United was quick to double down, defending their ticket agent’s actions in a same-day barrage that included dozens of tweets. Most notably, they explained that customers were free to wear leggings, just not “pass travelers.” Social media critics were just as quick to lash back, pointing out that the little girl’s father boarded the plane in shorts that were, well, too short. They wondered why hairy adult male knees were ok and little girls in leggings weren’t.
Then United weighed in with no less than an interview in the New York Times. Mr. Jonathan Guerin, United spokesman, reported:
“…leggings violated the company’s dress code policy for “pass travelers,” a company benefit that allows United employees and their dependents to travel for free on a standby basis.”

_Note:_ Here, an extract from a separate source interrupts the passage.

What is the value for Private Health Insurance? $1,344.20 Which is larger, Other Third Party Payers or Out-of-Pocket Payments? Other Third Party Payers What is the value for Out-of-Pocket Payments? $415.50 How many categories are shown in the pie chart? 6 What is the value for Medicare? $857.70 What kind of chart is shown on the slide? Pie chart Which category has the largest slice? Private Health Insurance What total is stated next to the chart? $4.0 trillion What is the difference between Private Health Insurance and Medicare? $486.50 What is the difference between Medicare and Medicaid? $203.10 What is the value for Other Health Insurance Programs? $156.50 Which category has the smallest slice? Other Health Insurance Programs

In the Times, Mr. Guerin also stated that pass travelers are “representing” the company and as such are not allowed to wear Lycra and spandex leggings, tattered or ripped jeans, midriff shirts, flip-flops or any article of clothing that shows their undergarments. Just to be extra clear, he added,
“We want people to be comfortable when they travel as long as it’s neat and in good taste for that environment.”
This ‘just for you folks’ policy is ill informed for a couple obvious reasons: Pass travelers are invisible to others, they do not “represent” United in any discernible way. Regular customers can’t tell who is a pass traveler and who isn’t so any opportunity to represent the brand is lost on others. Second, pointing out that your friends and family, pass travelers, are held to your standards of “good taste” and that your customers are not is a veiled insult to the people who pay the bill. The policy as explained by Mr. Guerin reveals that United is happy to take your money even if they think you have bad taste. Bad idea.
Rather than rushing to defend, United could have been noncommittal but circumspect and respectful. They could have simply stated that they were reconsidering their policies and that they appreciated all the input—and they could have actually meant it. If they were authentically worried about representing their brand they could have had enough common sense to listen to Mom – and never pick on little girls.